Today the stock is changing hands for around $22. Maybe it’s reloading for another powerful advance.
How high could PLUG stock go? Let’s see what some of the experts have to say; their assessments should be informational, as well as motivational.
Acquiring and Expanding
H.C. Wainwright analyst Amit Dayal maintained a “buy” rating on Plug Power, while issuing a price target of $78. Dayal believes that the company’s acquisition of Frames Group should help it achieve its objective of raising its installed electrolyzer capacity to three gigawatts by 2025.
Plug Power finalized its acquisition of Frames Group, which specializes in turnkey systems integration for the energy sector, in December 2021.
“The Frames Group’s process and control systems integration expertise, combined with Plug Power’s world-class electrolyzer stack technology, will help us attain our goal of producing over 1,000 tons per day of green hydrogen by 2028,” Plug Power CEO Andy Marsh said at the time.
Meanwhile, KeyBanc Capital Markets analyst Leo Mariani initiated coverage of PLUG stock with an “overweight” rating and a price target of $40.
Mariani focused not so much on the Frames Group acquisition, but on Plug Power’s international expansion efforts.
With crucial joint ventures abroad, the company could “grow its business internationally as Europe, South Korea, and Australia are very focused on making hydrogen an integral part of their energy futures,” the KeyBanc analyst explained.
A “Positive” Outlook
To the roster of PLUG stock bulls, we can add Susquehanna Financial Group analyst Biju Perincheri. Reportedly, Perincheri’s price target for the stock is $26.
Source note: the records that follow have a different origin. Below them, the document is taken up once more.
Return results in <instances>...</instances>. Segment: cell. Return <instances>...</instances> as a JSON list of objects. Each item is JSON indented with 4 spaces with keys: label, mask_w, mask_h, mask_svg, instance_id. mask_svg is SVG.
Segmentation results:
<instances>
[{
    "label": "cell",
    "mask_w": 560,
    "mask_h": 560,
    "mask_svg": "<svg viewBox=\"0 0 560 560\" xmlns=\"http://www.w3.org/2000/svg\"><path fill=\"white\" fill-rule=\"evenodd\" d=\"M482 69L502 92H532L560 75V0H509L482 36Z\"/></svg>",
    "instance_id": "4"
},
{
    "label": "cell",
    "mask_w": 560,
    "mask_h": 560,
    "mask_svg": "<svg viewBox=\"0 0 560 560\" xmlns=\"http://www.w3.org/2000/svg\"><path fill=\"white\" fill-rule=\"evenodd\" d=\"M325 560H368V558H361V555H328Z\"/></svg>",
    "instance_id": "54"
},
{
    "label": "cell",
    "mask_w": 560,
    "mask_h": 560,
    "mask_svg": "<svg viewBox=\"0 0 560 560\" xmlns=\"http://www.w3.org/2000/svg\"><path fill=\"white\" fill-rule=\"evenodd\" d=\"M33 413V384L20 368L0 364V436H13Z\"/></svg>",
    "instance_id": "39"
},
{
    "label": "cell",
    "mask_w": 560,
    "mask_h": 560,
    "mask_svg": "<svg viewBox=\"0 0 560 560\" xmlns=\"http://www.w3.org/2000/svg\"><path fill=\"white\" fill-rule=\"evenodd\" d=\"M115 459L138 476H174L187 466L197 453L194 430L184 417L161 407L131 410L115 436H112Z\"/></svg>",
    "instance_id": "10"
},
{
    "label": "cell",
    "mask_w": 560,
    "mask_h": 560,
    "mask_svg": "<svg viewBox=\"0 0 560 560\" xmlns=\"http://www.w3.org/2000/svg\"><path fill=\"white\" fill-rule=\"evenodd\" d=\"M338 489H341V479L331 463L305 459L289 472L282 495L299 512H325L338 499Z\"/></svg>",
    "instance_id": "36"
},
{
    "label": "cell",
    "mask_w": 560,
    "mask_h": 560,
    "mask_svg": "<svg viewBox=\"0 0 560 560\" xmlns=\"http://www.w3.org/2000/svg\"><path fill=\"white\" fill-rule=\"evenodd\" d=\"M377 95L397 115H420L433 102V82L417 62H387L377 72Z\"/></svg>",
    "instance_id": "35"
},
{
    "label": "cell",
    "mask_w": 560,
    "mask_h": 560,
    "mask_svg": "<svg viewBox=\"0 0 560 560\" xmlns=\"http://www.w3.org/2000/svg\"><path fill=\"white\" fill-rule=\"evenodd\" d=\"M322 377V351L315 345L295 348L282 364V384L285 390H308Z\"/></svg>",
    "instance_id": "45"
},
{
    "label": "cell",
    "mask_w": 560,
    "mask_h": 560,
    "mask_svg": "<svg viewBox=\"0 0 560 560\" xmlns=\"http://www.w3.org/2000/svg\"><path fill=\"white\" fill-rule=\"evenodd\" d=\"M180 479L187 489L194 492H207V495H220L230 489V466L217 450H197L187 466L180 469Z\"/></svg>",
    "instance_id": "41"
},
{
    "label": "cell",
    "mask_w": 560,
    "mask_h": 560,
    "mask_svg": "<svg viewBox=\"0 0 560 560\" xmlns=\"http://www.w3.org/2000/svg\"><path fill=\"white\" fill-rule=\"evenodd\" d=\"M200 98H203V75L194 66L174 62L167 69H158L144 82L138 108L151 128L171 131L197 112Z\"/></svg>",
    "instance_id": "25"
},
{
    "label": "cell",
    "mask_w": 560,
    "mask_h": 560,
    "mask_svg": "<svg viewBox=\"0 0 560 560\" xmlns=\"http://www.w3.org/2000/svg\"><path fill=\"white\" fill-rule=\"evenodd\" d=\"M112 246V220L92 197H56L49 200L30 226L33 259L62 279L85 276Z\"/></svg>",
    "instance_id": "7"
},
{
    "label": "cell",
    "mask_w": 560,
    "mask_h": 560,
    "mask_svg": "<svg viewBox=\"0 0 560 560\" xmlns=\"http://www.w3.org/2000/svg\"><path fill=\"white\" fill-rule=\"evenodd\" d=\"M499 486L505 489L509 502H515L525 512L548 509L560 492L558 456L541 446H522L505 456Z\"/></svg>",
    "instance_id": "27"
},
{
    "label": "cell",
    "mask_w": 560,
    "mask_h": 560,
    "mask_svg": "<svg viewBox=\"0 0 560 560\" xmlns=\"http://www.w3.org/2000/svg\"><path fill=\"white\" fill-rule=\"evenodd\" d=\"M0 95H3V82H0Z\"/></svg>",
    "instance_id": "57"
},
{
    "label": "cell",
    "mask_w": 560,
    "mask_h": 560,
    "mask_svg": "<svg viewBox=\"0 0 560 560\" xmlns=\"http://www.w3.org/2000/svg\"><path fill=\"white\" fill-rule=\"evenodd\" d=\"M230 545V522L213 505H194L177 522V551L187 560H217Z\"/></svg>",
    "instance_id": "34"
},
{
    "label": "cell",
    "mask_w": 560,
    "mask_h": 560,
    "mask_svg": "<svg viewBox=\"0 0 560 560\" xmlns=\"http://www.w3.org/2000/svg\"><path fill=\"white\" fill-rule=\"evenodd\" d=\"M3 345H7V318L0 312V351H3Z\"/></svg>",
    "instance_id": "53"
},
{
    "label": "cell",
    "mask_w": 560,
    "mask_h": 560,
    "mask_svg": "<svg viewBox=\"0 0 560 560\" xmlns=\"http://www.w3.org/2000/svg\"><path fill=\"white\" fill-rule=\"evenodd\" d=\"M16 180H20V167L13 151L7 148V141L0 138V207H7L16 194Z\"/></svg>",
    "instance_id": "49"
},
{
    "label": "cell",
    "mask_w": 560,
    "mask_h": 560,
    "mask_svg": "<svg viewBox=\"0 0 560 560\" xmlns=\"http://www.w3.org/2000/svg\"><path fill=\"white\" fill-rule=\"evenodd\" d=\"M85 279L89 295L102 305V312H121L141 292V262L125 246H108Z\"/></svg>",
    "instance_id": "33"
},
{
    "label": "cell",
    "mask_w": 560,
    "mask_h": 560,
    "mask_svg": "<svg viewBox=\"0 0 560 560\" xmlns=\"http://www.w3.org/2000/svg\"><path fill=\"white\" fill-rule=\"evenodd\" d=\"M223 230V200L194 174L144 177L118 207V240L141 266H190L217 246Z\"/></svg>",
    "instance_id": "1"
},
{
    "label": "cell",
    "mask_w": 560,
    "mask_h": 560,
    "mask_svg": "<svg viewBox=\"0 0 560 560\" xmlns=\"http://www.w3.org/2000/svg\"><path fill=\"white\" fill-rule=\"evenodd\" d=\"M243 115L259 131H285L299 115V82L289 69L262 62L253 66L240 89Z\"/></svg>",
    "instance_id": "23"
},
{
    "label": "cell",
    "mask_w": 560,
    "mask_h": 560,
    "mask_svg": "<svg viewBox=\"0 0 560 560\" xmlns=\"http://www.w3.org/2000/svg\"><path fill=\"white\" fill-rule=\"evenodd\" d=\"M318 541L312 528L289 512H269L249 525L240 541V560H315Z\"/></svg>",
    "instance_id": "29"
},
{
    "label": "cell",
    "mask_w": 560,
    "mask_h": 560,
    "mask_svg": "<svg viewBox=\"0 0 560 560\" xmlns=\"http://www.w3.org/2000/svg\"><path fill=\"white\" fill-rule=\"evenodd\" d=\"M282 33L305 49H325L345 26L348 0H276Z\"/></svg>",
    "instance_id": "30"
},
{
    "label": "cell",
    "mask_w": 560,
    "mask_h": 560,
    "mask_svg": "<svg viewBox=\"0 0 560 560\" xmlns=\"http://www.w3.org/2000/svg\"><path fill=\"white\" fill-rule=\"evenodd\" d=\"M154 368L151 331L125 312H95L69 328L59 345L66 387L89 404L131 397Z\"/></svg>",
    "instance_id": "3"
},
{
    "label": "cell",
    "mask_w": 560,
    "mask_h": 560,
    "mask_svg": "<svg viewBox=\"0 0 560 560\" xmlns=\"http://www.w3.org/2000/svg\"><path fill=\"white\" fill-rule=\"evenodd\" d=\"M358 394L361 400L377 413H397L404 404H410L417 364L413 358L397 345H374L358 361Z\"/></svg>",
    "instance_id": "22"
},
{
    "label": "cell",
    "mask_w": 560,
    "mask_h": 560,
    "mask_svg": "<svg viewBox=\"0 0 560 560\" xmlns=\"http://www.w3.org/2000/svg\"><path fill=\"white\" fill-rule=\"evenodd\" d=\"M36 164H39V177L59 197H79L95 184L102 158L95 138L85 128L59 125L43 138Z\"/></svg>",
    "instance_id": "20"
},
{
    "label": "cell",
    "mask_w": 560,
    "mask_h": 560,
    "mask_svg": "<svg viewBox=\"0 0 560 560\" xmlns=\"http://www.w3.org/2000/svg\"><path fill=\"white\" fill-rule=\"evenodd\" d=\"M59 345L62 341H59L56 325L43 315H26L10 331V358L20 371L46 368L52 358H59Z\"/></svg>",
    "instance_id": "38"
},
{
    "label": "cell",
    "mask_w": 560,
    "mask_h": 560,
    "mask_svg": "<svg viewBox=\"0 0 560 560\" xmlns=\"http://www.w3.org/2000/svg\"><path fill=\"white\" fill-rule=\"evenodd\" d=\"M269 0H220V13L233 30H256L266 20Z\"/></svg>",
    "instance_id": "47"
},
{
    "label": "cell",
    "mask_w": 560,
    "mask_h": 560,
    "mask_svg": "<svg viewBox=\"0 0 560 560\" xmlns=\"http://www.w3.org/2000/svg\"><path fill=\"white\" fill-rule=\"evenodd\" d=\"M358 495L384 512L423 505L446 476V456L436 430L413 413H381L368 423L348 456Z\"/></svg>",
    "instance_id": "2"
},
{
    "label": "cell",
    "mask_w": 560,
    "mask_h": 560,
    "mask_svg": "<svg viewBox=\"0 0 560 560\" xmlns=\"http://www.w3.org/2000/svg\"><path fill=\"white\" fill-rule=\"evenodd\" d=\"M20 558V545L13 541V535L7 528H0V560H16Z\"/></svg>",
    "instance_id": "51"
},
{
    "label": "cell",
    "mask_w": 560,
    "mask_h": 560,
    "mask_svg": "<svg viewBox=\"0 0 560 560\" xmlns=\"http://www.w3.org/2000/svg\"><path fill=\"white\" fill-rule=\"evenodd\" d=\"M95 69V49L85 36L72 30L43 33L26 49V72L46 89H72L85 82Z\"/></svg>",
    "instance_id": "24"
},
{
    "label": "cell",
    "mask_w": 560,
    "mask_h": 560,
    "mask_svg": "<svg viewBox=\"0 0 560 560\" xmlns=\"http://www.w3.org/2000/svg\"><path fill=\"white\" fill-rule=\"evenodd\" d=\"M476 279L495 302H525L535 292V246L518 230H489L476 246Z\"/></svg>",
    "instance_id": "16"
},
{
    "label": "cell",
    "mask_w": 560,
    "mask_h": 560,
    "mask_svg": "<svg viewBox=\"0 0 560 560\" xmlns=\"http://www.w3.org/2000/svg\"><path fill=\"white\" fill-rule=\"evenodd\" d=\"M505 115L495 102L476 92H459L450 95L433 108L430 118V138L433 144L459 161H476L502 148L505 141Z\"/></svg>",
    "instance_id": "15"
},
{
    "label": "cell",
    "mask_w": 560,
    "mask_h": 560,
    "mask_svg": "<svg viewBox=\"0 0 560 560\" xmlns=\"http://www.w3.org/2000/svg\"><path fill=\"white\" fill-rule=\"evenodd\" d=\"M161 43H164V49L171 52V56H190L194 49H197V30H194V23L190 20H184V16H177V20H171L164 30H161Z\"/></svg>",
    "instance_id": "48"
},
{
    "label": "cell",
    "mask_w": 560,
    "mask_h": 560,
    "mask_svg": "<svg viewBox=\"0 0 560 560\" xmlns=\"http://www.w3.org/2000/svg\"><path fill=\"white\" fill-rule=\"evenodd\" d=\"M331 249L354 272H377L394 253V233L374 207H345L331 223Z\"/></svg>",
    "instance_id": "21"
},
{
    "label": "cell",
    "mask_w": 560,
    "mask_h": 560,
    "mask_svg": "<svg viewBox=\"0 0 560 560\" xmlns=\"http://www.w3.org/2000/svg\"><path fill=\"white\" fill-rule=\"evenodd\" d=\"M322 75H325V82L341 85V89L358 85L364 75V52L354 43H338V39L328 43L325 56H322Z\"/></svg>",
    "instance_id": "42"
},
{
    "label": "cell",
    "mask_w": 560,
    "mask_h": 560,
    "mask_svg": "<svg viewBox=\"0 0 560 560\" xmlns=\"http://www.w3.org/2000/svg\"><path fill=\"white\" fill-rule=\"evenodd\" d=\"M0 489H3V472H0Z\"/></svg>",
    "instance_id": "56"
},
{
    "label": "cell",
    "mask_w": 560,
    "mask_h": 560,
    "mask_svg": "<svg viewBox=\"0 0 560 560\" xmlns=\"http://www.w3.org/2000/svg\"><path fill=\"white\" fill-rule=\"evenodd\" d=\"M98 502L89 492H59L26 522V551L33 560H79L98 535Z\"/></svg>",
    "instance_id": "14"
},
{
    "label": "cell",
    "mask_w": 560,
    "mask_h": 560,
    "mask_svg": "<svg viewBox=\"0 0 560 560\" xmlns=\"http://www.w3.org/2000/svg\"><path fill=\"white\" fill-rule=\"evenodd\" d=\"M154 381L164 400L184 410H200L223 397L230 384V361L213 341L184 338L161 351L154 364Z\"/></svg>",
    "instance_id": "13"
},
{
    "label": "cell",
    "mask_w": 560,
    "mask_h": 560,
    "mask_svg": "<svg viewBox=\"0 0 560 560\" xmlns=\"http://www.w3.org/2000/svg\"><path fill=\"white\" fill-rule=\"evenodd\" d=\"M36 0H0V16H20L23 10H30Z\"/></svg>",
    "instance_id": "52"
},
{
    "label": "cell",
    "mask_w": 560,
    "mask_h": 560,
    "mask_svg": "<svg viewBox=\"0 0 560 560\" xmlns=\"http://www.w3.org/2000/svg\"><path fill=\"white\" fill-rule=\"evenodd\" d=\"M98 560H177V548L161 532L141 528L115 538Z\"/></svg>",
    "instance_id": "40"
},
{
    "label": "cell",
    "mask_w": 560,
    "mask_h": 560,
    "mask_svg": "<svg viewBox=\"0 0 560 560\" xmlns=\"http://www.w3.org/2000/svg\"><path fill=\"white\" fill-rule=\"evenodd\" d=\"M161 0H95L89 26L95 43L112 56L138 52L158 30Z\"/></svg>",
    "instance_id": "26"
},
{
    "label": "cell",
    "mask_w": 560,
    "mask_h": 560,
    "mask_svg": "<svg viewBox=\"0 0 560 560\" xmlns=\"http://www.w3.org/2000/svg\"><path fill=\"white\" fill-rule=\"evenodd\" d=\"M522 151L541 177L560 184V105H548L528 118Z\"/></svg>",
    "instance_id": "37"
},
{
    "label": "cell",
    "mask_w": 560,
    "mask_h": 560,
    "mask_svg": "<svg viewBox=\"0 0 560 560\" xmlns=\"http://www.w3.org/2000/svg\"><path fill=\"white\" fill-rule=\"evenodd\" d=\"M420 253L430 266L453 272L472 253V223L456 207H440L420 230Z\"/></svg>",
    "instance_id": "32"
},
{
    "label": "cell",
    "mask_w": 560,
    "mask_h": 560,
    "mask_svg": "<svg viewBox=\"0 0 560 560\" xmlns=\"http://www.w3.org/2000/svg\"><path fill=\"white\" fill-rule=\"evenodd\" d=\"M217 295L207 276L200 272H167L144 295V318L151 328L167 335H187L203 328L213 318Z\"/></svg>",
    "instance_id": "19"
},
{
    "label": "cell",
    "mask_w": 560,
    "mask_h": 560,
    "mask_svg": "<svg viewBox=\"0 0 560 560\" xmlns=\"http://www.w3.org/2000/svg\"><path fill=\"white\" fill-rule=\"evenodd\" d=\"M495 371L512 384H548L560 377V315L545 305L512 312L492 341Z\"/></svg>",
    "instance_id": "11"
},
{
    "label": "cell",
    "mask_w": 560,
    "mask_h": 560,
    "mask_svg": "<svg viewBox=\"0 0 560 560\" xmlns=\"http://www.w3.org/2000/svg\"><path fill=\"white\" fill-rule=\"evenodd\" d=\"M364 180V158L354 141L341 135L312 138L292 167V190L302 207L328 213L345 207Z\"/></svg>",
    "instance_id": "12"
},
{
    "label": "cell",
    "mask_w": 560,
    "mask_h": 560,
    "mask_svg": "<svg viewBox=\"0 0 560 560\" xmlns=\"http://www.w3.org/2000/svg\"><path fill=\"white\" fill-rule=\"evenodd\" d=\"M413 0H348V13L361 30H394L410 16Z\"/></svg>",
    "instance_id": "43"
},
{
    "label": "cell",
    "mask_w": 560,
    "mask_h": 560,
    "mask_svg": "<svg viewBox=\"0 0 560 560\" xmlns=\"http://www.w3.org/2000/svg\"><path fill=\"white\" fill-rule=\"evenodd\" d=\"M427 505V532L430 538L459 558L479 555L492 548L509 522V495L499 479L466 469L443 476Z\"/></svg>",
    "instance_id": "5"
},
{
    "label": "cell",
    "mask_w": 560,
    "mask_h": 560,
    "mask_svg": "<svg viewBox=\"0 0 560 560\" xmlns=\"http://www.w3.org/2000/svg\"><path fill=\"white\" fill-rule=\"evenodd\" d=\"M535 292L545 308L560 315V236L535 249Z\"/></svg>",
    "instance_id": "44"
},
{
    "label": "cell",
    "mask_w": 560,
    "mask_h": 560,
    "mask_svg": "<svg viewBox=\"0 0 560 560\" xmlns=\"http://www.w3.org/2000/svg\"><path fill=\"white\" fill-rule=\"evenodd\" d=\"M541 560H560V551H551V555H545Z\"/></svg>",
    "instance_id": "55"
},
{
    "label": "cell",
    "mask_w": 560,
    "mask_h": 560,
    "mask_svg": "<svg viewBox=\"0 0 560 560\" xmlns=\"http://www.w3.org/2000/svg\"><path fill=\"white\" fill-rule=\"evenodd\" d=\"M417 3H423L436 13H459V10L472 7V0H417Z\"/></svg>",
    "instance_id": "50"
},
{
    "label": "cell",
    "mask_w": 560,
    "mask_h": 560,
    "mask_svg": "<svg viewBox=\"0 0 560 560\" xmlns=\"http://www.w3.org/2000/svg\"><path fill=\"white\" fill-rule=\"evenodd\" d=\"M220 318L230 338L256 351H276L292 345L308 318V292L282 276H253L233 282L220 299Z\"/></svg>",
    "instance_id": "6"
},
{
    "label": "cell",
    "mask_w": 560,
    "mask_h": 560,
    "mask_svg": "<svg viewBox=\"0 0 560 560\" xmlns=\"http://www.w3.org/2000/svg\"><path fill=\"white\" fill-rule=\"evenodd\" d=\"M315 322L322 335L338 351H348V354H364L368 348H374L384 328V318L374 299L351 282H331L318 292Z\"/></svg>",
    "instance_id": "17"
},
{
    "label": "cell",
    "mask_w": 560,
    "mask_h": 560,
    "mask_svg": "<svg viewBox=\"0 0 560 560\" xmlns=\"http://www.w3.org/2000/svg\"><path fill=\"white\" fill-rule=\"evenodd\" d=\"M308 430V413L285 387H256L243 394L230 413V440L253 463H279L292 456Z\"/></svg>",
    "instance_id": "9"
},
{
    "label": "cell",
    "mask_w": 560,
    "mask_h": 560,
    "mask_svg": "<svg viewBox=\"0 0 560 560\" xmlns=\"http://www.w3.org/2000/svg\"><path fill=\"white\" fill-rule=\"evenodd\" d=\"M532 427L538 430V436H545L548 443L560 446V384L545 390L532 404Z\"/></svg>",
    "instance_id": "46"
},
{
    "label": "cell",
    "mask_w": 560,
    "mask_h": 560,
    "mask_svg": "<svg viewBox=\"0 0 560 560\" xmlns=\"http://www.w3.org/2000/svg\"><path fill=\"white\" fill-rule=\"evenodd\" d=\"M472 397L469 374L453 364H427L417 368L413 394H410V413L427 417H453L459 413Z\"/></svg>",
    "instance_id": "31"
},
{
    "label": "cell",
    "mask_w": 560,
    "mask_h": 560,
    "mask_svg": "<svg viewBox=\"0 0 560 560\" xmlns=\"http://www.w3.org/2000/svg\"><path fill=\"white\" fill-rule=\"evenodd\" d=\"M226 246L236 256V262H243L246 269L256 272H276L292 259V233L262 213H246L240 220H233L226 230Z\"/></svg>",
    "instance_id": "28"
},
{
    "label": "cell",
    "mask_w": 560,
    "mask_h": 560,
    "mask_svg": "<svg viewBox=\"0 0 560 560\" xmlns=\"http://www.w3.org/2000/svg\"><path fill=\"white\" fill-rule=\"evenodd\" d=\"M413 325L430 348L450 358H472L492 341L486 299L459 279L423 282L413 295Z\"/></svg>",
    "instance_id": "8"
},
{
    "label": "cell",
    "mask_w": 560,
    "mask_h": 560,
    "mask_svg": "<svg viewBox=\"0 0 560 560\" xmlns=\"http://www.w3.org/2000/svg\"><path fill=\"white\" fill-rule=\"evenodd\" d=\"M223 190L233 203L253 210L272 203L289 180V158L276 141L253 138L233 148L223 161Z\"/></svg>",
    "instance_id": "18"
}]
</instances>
Granted, that price objective isn’t as ambitious as the other ones that I mentioned. However, Perincheri also has a “positive” rating on the stock.
“Positive” is an unusual analyst rating, so I’ll explain it. For Susquehanna’s analysts, a “positive” rating predicts that the stock will appreciate by at least 15% over the next 12 months.
Perincheri clarified that the “positive” rating reflects Plug Power’s “top-line growth potential.” Moreover, the Susquehanna analyst anticipates that the firm’s green-hydrogen ecosystem will expand over the next several years.
In light of that, Plug Power’s admittedly “rich valuation” should be justified, according to the bulls.
The Bottom Line
It’s interesting when there’s a divergence between a stock’s price movement and the predictions of Wall Street’s analysts. In some instances, it makes sense to side with the experts.
I’m not saying that analysts’ price targets are always accurate. At the end of the day, you have to decide whether they are realistic.
That being said, the experts have brought up some compelling points about Plug Power. As they’ve pointed out, a number of growth drivers could propel the shares higher in 2022.
Therefore, even while other traders are selling the name, this might be a good time to consider buying it.
On the date of publication, David Moadel did not have (either directly or indirectly) any positions in the securities mentioned in this article. The opinions expressed in this article are those of the writer, subject to the InvestorPlace.com Publishing Guidelines.